Observatório Psicanalítico – OP 272/2021

Ensaios sobre acontecimentos sociopolíticos, culturais e institucionais do Brasil e do Mundo. 

Sobre a questão dos refugiados – [Refugiados: a solidariedade desafiada] 

Manola Vidal e Carlos Pires Leal (SBPRJ) 

“Em primeiro lugar, não gostamos de ser chamados ‘refugiados’. Chamamo-nos uns aos outros ‘recém-chegados ou ‘imigrantes’.”Arendt (1943) 

Segundo o relatório Tendências Globais, do Alto Comissariado das Nações Unidas para Refugiados (Acnur), divulgado em junho deste ano, 82,4 milhões de pessoas tiveram que se afastar, contra a vontade, de sua terra, suas raízes, sua língua.  

Durante a pandemia, mais de 160 países fecharam suas fronteiras, sendo que 99 deles não fizeram qualquer exceção para pessoas em busca de proteção internacional.  Em 2020, o Brasil recebeu quase 29 mil pedidos de refúgio.

Como nós, psicanalistas, nos implicamos com essa realidade que alguns consideram uma verdadeira globalização da indiferença?  De que forma o saber e o fazer clínico psicanalíticos podem contribuir para a compreensão e o amparo dessa população crescente e tão intensamente desamparada? 

Quando um grupo de psicanalistas se aproxima do tema sobre os refugiados, suas reflexões se aproximam da intersetorialidade. O debate sobre o tema “Psicanálise e Hospitalidade: Sobre os direitos e a escuta de refugiados” (c.f debate do Fórum Permanente Violência e Cultura da SBPRJ, disponível no canal do Youtube da Sociedade Brasileira de Psicanálise a partir do dia 12/10/21) propôs articular saberes e descobrir convergências possíveis. 
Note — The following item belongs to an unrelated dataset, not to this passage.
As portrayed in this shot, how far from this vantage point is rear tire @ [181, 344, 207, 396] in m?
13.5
Assim, um vasto panorama se apresentou de forma a polarizar duas categorias de análise: a da conjuntura ideológica, descritiva e epocal (social, política e econômica) e os processos de produção de conhecimento relativos ao campo epistêmico. A construção de um diálogo crítico com estes dois polos procurou refletir sobre os símbolos que a cultura contemporânea oferece no enfrentamento da violência sofrida nas situações de imigração por refúgio.  

Migrantes, refugiados, solicitantes de refúgio, imigrantes, exilados, deslocados internos, imigrantes econômicos, menores desacompanhados, refugiados ambientais, migrantes regulares, migrantes irregulares, clandestinos, errantes, viajantes, párias, apátridas, imigrantes indocumentados, sem papéis, imigrantes ilegais, devolvidos, retidos, repatriados, reassentados, retornados são nomeações possíveis referidas a essas diversidades. Estas significações seriam imanentes em cada sociedade, e se expressam em diversas formas de produção social característica de cada conjunto identitário. Trata-se de um nível de análise para o qual converge o mais profundo de um sujeito singular, cujo efeitos de sentido são atravessados por um imaginário social compartilhado. 

Os efeitos de sentido em cada sujeito migrante, frente aos deslocamentos de passagem de um país para outro, nos permite construir perguntas sobre este campo específico em suas manifestações subjetivas e socioculturais. Como seriam as situações de adaptação a um novo país, onde os códigos culturais que circulam não pertencem ao mundo de significados típico do imaginário social que o sujeito na condição de refugiado carrega? De que forma esta diferença perpassa o imaginário social instituído e instituinte no país de chegada? O trabalho psíquico de internalização que se impõe nos apresenta a possibilidade de uma atitude criativa no enfrentamento dos sintomas, das doenças ou do isolamento que ameaçam encurralar a possibilidade de elaboração dos vários lutos implicados. 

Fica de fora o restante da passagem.